Toronto grilled cheese festival wasn't so Gouda
A couple thousand Torontonians are seriously cheesed off today thanks to what might go down as the worst run food event in Toronto's history. Last night's Toronto Grilled Cheese Festival brought more than 2,000 ticket holders to Roy Thomson Hall for what organizers promised would be a feast for the eyes, mouth and stomach.
Give Joylister credit. The seven month old company founded by a former investment analyst and marketing manager managed to convince a lot of people to fork over $40 for the promise of all-you-can-eat grilled cheese sandwiches, gourmet soup, and 3 beer samples.
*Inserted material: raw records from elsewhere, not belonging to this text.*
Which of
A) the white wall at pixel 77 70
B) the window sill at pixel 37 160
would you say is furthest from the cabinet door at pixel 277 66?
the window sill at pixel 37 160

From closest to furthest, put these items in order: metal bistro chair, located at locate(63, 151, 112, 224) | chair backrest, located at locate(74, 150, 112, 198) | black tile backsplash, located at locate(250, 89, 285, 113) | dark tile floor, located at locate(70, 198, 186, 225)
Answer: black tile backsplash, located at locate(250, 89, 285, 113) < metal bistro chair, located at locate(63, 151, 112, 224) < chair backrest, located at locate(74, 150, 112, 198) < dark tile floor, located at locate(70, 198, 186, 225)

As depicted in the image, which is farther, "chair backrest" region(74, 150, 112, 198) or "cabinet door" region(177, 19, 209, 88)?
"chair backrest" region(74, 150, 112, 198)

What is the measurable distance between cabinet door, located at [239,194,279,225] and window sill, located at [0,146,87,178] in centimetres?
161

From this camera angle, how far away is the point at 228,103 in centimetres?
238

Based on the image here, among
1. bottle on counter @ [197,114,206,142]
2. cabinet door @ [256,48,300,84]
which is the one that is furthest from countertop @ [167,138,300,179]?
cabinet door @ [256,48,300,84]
What they failed to tell ticket buyers, however, is that they'd only arranged for their 10 sandwich vendors to produce what would amount to a quarter sandwich sample per person so either way you slice it nobody was going to get much more than a couple full sandwiches each.
But lack of food was only part of the problem. While the CBC reported last night the event was oversold by 700 tickets, Joylister took to Facebook early this morning to clarify this wasn't the case. The problem, they say, was a result of power issues and the inability of the vendors to use their grills to cook up sandwiches fast enough.
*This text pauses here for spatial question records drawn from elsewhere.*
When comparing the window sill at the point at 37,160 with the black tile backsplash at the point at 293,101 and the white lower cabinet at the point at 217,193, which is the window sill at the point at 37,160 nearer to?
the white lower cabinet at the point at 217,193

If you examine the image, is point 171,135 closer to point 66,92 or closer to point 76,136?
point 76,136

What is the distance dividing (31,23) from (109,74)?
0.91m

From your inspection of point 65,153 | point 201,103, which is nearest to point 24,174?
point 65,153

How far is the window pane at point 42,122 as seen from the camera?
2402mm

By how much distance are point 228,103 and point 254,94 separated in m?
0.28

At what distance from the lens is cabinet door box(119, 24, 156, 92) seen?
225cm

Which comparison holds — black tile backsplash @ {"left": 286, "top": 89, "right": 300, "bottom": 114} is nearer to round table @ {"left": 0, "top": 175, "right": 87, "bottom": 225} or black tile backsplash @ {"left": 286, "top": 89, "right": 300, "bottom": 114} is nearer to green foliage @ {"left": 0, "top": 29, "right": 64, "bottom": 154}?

Attendees aren't buying it and have taken to both Twitter and Joylister's Facebook page to complain and demand refunds. Then, early this afternoon Joylister deleted their previous Facebook post (and the large comment thread attached to it), apologized and took full responsibility for the situation but failed to provide any meaningful explanation or refund policy.
We reached out to Joylister co-founder Melissa Chien to get some of our own questions answered but she emailed back failing to address most of them and simply re-worded the response posted to Facebook.
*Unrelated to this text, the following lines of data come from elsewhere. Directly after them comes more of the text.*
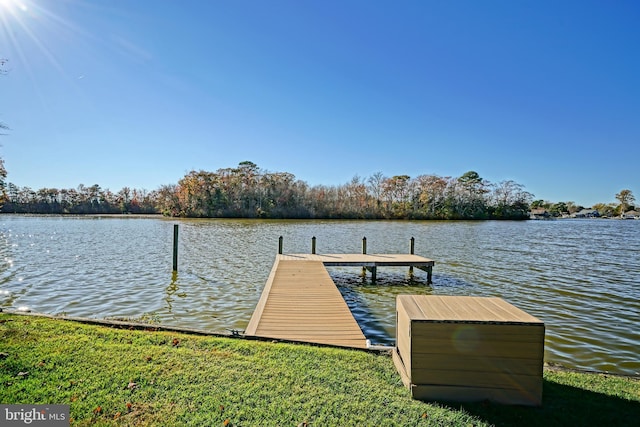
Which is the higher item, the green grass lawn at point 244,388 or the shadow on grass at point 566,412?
the green grass lawn at point 244,388

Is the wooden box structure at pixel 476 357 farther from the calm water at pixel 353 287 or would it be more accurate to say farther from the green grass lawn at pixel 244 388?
the calm water at pixel 353 287

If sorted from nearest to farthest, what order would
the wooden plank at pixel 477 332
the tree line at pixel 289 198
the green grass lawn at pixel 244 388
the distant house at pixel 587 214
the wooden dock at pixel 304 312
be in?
the green grass lawn at pixel 244 388 → the wooden plank at pixel 477 332 → the wooden dock at pixel 304 312 → the tree line at pixel 289 198 → the distant house at pixel 587 214

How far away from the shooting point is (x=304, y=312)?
20.3 feet

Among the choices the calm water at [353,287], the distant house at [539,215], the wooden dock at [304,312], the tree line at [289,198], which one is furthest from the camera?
the distant house at [539,215]

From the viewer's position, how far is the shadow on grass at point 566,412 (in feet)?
9.38

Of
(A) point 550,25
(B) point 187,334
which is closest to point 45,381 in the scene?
(B) point 187,334

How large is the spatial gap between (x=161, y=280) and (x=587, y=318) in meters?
11.0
What we do know is that, in the words of attendee Meesha Tanna, the place was "a total zoo." Frank Lemire said when he got there at 7:45pm "the line was stretched around the block onto King like it was a TIFF premiere." While vendors did their best to keep up with demand, their enthusiasm couldn't overcome the logistical challenges, line cutters and general feeling of disgruntled-ness that permeated the event.
Vendors like Gorilla Cheese were informed that 2,250 tickets had been sold to the event and were paid by Joylister to prepare 560 full sandwiches each (although some vendors offered two kinds). Most sandwiches were gone by 9pm and at least half of the four soup vendors sold out before 8pm. Beer lines were shorter but the samples provided were "tiny" and "warm" according to Tran.
Because of the electrical issues, Gorilla Cheese had to run platters of sandwiches from their truck parked outside where staff prepped. Cheesewerks tweeted they'd offer a free sandwich at their restaurant today to anyone who came in with a Grilled Cheese Fest ticket.
Hila Sharif finally got into the event after a 40 minute wait (did we mention it was freezing outside?). In Sharif's words "coat check was full and lines were so long I didn't know what I was waiting in line for. About 45 minutes into waiting in line, the only grilled cheese sandwiches I saw were in the hands of volunteers wearing Joylister shirts. At the end of a 50 minute line I got about a quarter of a sandwich and gave up. No management or anyone accountable to be found, despite requests and a long wait."